Consigne
Recopiez fidèlement le passage de l'extrait de page qui commence par "2) Sur la base" et se poursuit jusqu'à "avec quel résultat ?" inclus.

Extrait de page
▼▼▼
Sites internet au contenu illégal - Blocage - Conditions, cadre légal et contrôle

site internet
Internet
criminalité informatique
contrôle de la communication
censure

Chronologie

28/12/2011Envoi question
26/11/2012Rappel
11/12/2013Requalification
2/1/2014Réponse

Réintroduction de : question écrite 5-2419
Requalifiée en : demande d'explications 5-4474

Question n° 5-4661 du 28 décembre 2011 : (Question posée en néerlandais)

La Belgique dispose de la compétence et des instruments pour bloquer certains sites internet si leur contenu est perçu comme illégal par la législation belge. Les meilleurs exemples sont les sites publiant de la pédopornographie ou proposant des jeux de paris en ligne illégaux.

Quoi qu'il en soit, cette pratique relève de l'État de droit. Toutefois, dans ce même cadre, l'on pourrait se demander sous quelles conditions, dans quel cadre légal et avec quel contrôle démocratique ces mesures sont prises.

Je souhaiterais obtenir une réponse aux questions suivantes.

1) Dans combien de cas l'État belge a-t-il décidé de bloquer un site internet entre 2006 et 2010 (ventilation par année) ? Comment évolue ce phénomène ? Comment le ministre explique-t-il ces chiffres et évolutions ? Peut-il me fournir une liste des sites internet bloqués par l'État, en mentionnant systématiquement les raisons de ces décisions ?

2) Sur la base de quels cadres légaux décide-t-il de bloquer certains sites internet ? Comment évalue-t-il cette décision ? Dispose-t-il d'un service spécialisé ? Dans l'affirmative, de quels moyens ce service dispose-t-il (personnel, budget...) ? Quelle est la procédure concrète pour bloquer un site, quelles sont les décisions prises, qui les prend et à quel stade ? Qui prend la décision finale et qui en assume la responsabilité ? Pendant combien de temps ces blocages sont-ils valables ?

3) Quels mécanismes permettent-ils de contrôler la décision de bloquer des sites ? Un site bloqué peut-il faire appel de la décision ? Comment cela se déroule-t-il ? Dans combien de cas un site a-t-il interjeté appel entre 2006 et 2010, et avec quel résultat ?

4) Quelles sortes de sites internet sont-ils visés (pédopornographie, paris en ligne, hameçonnage...) ? Ces sites sont-ils activement traqués et bloqués ou les autorités interviennent-elles uniquement à la suite de plaintes ?

5) Comment cette approche cadre-t-elle avec les actions et les accords sur le plan international ? Le ministre se concerte-t-il avec la Commission européenne et avec d'autres pays de l'Union européenne ? Quels sont les résultats de ces actions européennes ? Cette question est-elle également évoquée ailleurs sur le plan international ? Dans l'affirmative, où et avec quels effets ?
▲▲▲
Données fournies
▼▼▼
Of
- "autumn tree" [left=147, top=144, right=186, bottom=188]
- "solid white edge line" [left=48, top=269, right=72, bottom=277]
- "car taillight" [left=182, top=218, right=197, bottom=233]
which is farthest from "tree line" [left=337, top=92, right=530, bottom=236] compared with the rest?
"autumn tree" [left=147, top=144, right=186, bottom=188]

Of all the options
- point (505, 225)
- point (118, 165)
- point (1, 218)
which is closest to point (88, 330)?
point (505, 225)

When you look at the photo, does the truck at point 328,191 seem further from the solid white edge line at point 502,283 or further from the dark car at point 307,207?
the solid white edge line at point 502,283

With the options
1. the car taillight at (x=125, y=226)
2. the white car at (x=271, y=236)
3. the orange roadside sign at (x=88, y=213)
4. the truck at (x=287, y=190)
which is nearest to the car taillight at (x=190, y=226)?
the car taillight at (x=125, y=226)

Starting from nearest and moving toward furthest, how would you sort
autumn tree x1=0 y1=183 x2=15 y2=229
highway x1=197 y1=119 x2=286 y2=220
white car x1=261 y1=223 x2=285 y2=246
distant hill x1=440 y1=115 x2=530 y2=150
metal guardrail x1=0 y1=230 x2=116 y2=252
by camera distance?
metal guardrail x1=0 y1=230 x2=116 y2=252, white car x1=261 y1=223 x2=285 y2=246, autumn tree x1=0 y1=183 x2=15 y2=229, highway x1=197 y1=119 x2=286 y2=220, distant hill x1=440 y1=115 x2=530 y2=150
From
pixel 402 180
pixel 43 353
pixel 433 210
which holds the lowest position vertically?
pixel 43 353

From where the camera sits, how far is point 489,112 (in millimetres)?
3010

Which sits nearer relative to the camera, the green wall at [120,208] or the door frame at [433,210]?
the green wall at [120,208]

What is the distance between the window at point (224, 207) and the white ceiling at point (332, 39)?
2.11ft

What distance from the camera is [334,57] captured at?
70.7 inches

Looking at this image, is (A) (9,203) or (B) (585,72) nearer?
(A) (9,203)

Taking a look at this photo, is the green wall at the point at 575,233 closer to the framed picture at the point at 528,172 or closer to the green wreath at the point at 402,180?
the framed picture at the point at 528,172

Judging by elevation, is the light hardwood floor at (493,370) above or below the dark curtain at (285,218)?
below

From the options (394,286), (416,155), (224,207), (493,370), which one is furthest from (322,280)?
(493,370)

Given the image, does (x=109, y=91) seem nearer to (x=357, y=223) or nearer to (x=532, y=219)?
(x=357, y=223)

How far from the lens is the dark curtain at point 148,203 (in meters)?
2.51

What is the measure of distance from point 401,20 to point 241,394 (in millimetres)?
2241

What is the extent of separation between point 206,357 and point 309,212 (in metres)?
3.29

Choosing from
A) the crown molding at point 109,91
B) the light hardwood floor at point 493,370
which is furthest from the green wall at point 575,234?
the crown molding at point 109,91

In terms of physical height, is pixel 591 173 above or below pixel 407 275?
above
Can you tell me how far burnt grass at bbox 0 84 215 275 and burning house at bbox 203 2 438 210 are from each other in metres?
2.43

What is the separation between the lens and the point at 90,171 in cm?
▲▲▲
Résultat attendu
2) Sur la base de quels cadres légaux décide-t-il de bloquer certains sites internet ? Comment évalue-t-il cette décision ? Dispose-t-il d'un service spécialisé ? Dans l'affirmative, de quels moyens ce service dispose-t-il (personnel, budget...) ? Quelle est la procédure concrète pour bloquer un site, quelles sont les décisions prises, qui les prend et à quel stade ? Qui prend la décision finale et qui en assume la responsabilité ? Pendant combien de temps ces blocages sont-ils valables ?

3) Quels mécanismes permettent-ils de contrôler la décision de bloquer des sites ? Un site bloqué peut-il faire appel de la décision ? Comment cela se déroule-t-il ? Dans combien de cas un site a-t-il interjeté appel entre 2006 et 2010, et avec quel résultat ?